4. The method according to claim 1, characterized in that, The process of encrypting and uploading driving data to the security service platform includes: An encrypted communication channel with the security service platform is established via WebSocket; Generate a data digest for the data to be uploaded, which includes keyframes of the video stream, audio stream segments, location data, and security risk level; After the data digest is encrypted using a preset encryption algorithm, it is uploaded to the security service platform through the encrypted communication channel.

5. The method according to claim 2, characterized in that, The process of performing facial emotion analysis on the video stream based on a lightweight emotion recognition model to obtain an emotion risk value includes: The video stream is segmented into frames to obtain multiple frames of images; Using the facial landmark detection model in the lightweight emotion recognition model, facial mesh detection is performed on each frame of the multi-frame images to identify a preset number of facial feature points. Based on the positional changes of the facial feature points, the characteristic parameters representing facial muscle movement are calculated; Based on the matching degree between the feature parameters and the preset emotional features, the emotional risk value is calculated and output.

6. The method according to claim 2, characterized in that, The process of performing speech emotion analysis on the audio stream based on the lightweight emotion recognition model to obtain a speech risk value includes: The audio stream is preprocessed to extract acoustic features, forming an acoustic feature sequence; The acoustic feature sequence is input into the LSTM neural network in the lightweight emotion recognition model; The LSTM neural network is used to analyze the temporal variation patterns of tone, speech rate, and energy in the acoustic feature sequence to identify negative emotions of a preset category. Based on the recognition results and intensity of the negative emotions, the voice risk value is calculated and output.

7. A safety interaction device based on ride-hailing services, characterized in that, Applied to a terminal device, the device includes: The acquisition module is used to acquire the user's video stream, audio stream, and location data; The risk level determination module is used to determine the user's security risk level based on the video stream, the audio stream, and the location data. The interface adjustment module is used to dynamically adjust the interactive elements and modes of the front-end user interface of the terminal device according to the security risk level. The encrypted alarm module is used to encrypt and upload the driving process data to the security service platform and notify emergency contacts or the police if the security risk level is higher than a preset threshold or if the user triggers a safety request.

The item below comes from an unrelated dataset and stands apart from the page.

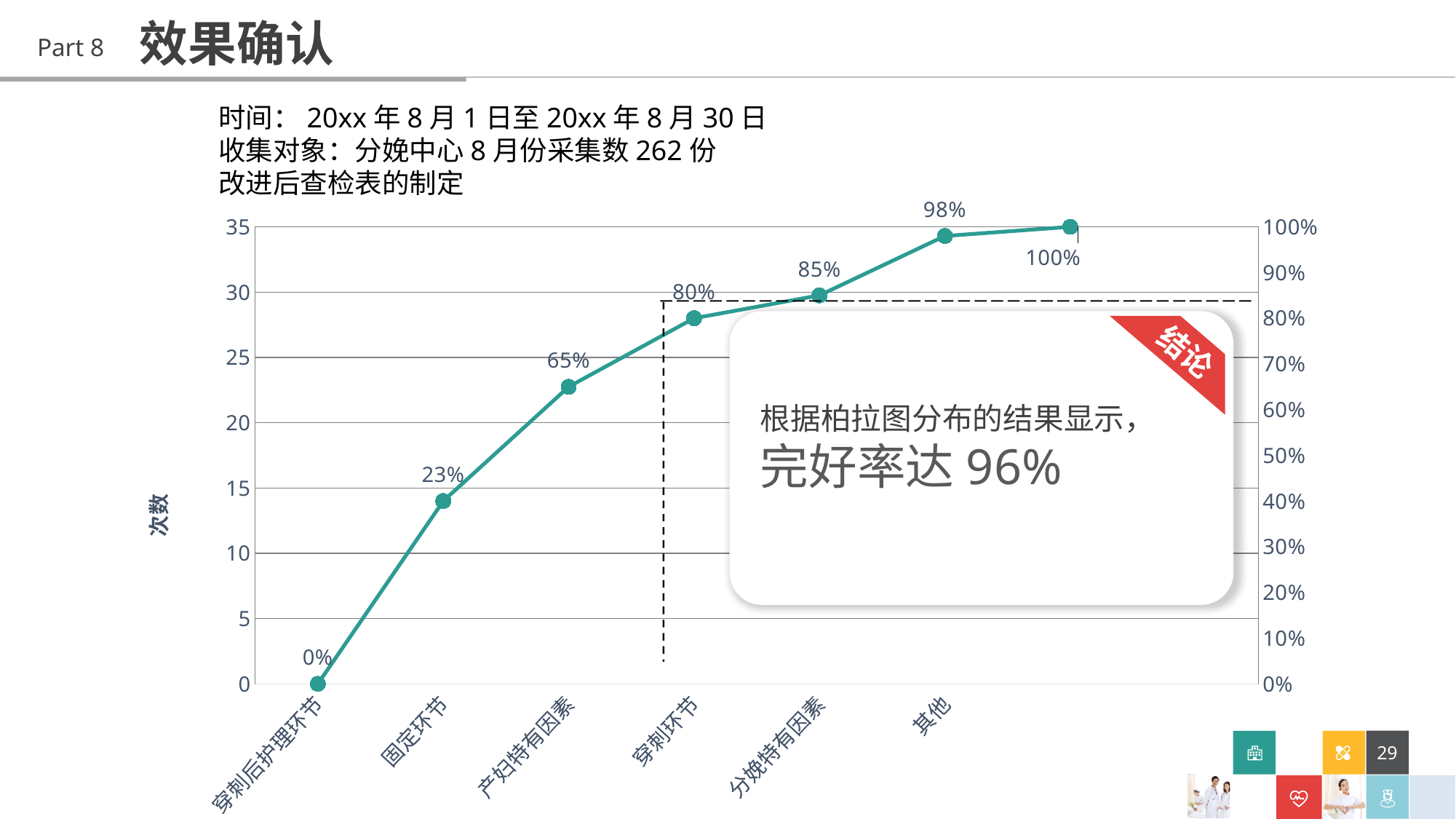
How many data points are plotted on the line? 7 What is the highest value labelled on the line? 100% What kind of chart is shown on the slide? line chart What is the difference in percentage points between the values for 穿刺环节 and 固定环节? 57 What is the value labelled at the point for 其他? 98% Do the values rise or fall from left to right along the x axis? rise What is the title of the left vertical axis? 次数 What is the cumulative percentage value labelled at the point for 固定环节? 23% What is the lowest value labelled on the line? 0% What is the value labelled at the point for 分娩特有因素? 85% What is the value labelled at the point for 产妇特有因素? 65% What is the value labelled at the point for 穿刺环节? 80%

8. An electronic device, characterized in that, include: A memory and a processor are interconnected, the memory stores computer instructions, and the processor executes the computer instructions to perform the safe interaction method based on ride-hailing services as described in any one of claims 1 to 6.

9. A computer-readable storage medium, characterized in that, The computer-readable storage medium stores computer instructions for causing the computer to execute the safe interaction method based on ride-hailing services as described in any one of claims 1 to 6.

10. A computer program product, characterized in that, It includes computer instructions for causing a computer to execute the safe interaction method based on ride-hailing services as described in any one of claims 1 to 6.